**WRITTEN TASKS**
A – In the UNCRC meeting notes, what does the part from "JH also raised" up to and including "soon as possible." read like once "stakeholders" is swapped for "partners"?
B – How would you put this sentence from the UNCRC meeting notes into Spanish: "There is £500,000 available to support around 10-15 projects."?

She recognised that having to make a distinction between powers derived from UK Acts and Acts of the Scottish Parliament will make it difficult to identify when children and young people can seek redress for UNCRC incompatibilities using the powers in the Bill. However, an important point to make is that PAs shouldn’t be using this distinction to decide when to seek to act compatibly.

Chloe Riddell (CR) pointed out that the UNCRC is also fundamental to the delivery of The Promise and Craig Morris (CM) also highlighted acting compatibly with UNCRC is in line with being a good corporate parent.

LC asked what is in/ out of scope of the UNCRC Bill and what it will mean if PAs are required to act in a way that is incompatible with the UNCRC and that requirement derives from legislation outwith the scope of the UNCRC Bill. She also highlighted that there is likely to be a lot of duplication of effort, with PAs considering what is in and not in scope, and asked if there is a way to combine resources.

She recommended that, as well as an audit, it might be helpful to give scenarios/examples of what it might look like in practice for duty bearers and children’s rights. SOLAR/SOLACE/SWS/ADES are looking at scenarios.

Concern is that the workforce will be confused and concerned due to the number of changes they are facing currently on a number of fronts or are anticipating.

LL stated that while individual PAs will be best placed to identify the source of their own powers and whether they are in scope for the compatibility duty, it may be possible to share analysis to reduce the need for duplication of effort.

JH pointed out PA’s should already be working compatibly with UNCRC. What is more complex is to work out when children will be able to use the powers in the UNCRC Bill to seek remedy and redress. It would be useful to look at some case studies and what remedies might be available as there may be other remedies that can be accessed that do not rely on the issue being within scope of the UNCRC Bill.

JH also highlighted that members are making strong calls for a legislative audit for two purposes:

  • to identify UK Acts covering devolved functions that may be in breach of UNCRC
  • to identify UK Acts in devolved areas that impact on children’s rights but will not be in scope of UNCRC

In either case SG could then act to bring the legislation within the scope of UNCRC Bill.

JH also raised the desire for the amendments to the Bill to be made available in good time for stakeholders to respond to the Human Rights Bill consultation. AW reassured members that there was awareness across SG of the connections and amendments would be shared as soon as possible.

Public Authority support for commencement

LS shared an update on key UNCRC implementation projects.

A decision was taken with the guidance sub-group to develop non statutory guidance on taking a children’s human rights approach. This will complement the statutory guidance on the Bill and the intended audience is those involved in public service delivery in Scotland. A session will be held with local authority UNCRC leads on Thursday 27 July, to inform the non statutory guidance, with a specific focus on what they would find useful to support improved practice. This non statutory guidance will be published in advance of the public consultation on the statutory guidance on the UNCRC Bill.  

The Innovation fund closed to applications at noon on the 28th of June. The purpose of the fund is to support public bodies and local authorities to develop new and creative children’s human rights approaches. There is £500,000 available to support around 10-15 projects. LS advised members that 33 eligible applications were received which passed initial checks and are being assessed.

**MATERIAL PROVIDED**
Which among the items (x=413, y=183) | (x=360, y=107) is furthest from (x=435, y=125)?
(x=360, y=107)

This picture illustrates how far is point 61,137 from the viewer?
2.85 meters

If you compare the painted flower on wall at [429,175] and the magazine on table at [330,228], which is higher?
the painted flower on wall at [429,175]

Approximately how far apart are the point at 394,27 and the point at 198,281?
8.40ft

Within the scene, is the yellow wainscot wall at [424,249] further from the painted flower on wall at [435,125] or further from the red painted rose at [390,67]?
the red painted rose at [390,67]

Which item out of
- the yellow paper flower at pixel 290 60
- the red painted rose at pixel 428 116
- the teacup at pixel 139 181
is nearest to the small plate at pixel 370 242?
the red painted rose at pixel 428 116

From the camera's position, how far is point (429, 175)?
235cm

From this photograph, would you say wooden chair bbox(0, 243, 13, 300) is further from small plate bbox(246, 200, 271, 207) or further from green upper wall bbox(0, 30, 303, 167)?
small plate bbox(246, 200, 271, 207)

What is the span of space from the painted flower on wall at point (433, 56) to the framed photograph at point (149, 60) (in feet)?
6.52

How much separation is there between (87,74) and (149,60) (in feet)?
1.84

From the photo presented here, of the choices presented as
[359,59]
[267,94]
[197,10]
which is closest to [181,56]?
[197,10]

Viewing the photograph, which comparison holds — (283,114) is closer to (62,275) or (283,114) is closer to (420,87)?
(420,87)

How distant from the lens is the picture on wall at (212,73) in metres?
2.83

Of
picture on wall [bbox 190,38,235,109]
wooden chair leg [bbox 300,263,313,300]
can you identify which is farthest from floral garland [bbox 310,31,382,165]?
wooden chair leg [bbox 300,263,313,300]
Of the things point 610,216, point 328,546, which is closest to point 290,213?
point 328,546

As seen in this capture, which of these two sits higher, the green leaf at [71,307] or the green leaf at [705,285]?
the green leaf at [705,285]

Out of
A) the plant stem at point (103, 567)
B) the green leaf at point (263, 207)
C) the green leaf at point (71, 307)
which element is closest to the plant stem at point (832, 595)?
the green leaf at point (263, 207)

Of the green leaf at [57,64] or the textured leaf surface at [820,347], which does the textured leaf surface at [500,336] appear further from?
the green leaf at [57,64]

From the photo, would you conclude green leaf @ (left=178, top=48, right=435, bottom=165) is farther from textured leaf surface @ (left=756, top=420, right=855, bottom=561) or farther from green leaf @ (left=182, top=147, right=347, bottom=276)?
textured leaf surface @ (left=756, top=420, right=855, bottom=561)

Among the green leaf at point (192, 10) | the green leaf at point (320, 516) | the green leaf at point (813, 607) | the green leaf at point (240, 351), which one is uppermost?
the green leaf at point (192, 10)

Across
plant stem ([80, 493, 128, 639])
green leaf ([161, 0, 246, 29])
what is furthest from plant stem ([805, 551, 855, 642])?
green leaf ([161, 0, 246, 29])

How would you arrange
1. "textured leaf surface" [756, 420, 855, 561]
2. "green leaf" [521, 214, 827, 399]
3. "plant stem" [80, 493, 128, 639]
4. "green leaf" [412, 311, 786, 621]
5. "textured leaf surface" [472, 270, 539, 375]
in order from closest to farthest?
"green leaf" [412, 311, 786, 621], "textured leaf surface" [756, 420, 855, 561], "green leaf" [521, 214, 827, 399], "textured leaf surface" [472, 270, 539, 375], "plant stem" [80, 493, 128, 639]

**LIST OF SOLUTIONS**
A –
JH also raised the desire for the amendments to the Bill to be made available in good time for partners to respond to the Human Rights Bill consultation. AW reassured members that there was awareness across SG of the connections and amendments would be shared as soon as possible.

B – Hay 500.000 £ disponibles para apoyar alrededor de 10-15 proyectos.